Europe & Africa Market Update 12 Mar 2025
Bunker benchmarks in European and African ports have moved in mixed directions, and congestion persists in Gibraltar.
Changes on the day to 09.00 GMT today:
- VLSFO up in Durban ($3/mt), and down in Rotterdam ($2/mt) and Gibraltar ($1/mt)
- LSMGO prices up in Gibraltar ($3/mt) and Rotterdam ($1/mt)
- HSFO prices up in Gibraltar ($3/mt) and Rotterdam ($1/mt)
- Rotterdam B30-VLSFO premium over VLSFO up by $8/mt to $223/mt
Gibraltar’s HSFO price has inched higher, while the port’s VLSFO price has held steady.
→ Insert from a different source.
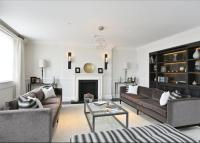 Flat to rent in Upper Belgrave Street...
These price movements have narrowed Gibraltar’s Hi5 spread from $30/mt to $26/mt now.
Strong congestion is reported in Gibraltar today amid rough weather conditions, but the backlog of vessels has reduced from yesterday, according to port agent M H Bland. Nine vessels are currently waiting to bunker in Gibraltar, down from 16 yesterday. Strong wind gusts of 27 knots are forecast in the port today. Bunkering in the Outer Port Limits (OPL) area is still suspended, M H Bland states. In the nearby Ceuta port, seven vessels are due to arrive for bunkers today, unchanged from yesterday, said shipping agent Jose Salama & Co. A supplier is reporting delays of 4-5 hours in the port.
Meanwhile, availability is normal in the Mediterranean ports of Piraeus, Istanbul and Malta Offshore, a trader said. Malta Offshore's LSMGO price is currently trading at a $30/mt discount to Gibraltar.
VLSFO availability is tight in the South African ports of Durban and Richards Bay, a trader said. Lead times of 7-10 days are advised for the grade in both ports. LSMGO supply remains dry in Durban. Suppliers have been out of stock since January.
Brent
The front-month ICE Brent contract has gained $0.15/bbl on the day, to trade at $69.84/bbl at 09.00 GMT.
Upward pressure:
Brent’s price inched up on the back of supply-related concerns after US Energy Secretary Chris Wright said that the Donald Trump-led US government is prepared to tighten sanctions on Iranian oil production, Bloomberg reports.
Besides, the US Energy Information Administration (EIA) has maintained its forecast for Brent’s price this year. It projects the Brent spot price to average around $74/bbl in 2025 amid decreasing crude oil production in Iran and Venezuela in the first half of this year.
Stricter sanctions on Iran and Venezuela’s oil and energy sectors will likely dent global oil production growth in the first and second quarters of 2025, the US energy agency said.
This news has supported Brent’s price as the sanctions are expected to bridge the gap between oil production and consumption in 2025, according to market analysts.
The EIA report “showed that surplus expectations for the market over 2025 and 2026 were reduced thanks to sanctions,” two analysts from ING Bank remarked. “The EIA now expects the global market to be in a 100k b/d [100,000 b/d] surplus in 2025, compared to a previous forecast for a surplus of 500k b/d [500,000 b/d],” they added.
Downward pressure:
Brent’s price gains were limited by a rise in US crude stocks, reported by the American Petroleum Institute (API).
Crude oil inventories in the US rose by 4.2 million bbls in the week that ended 7 March, the API estimated, while market participants were expecting a smaller build of 2.1 million bbls in the week.
“Numbers overnight from the American Petroleum Institute (API) were fairly bearish,” ING Bank’s analysts said. A rise in US crude stocks indicates weakness in oil demand, which can put downward pressure on Brent crude’s price.
Oil’s gains were also capped following media reports that Ukraine is ready to accept a US-brokered 30-day ceasefire deal with Russia. The news has raised expectations that Moscow’s crude oil may “start flowing freely on the international market,” ANZ Bank’s senior commodity strategist Daniel Hynes said.
However, there is still uncertainty over Russia’s stance on the proposed agreement.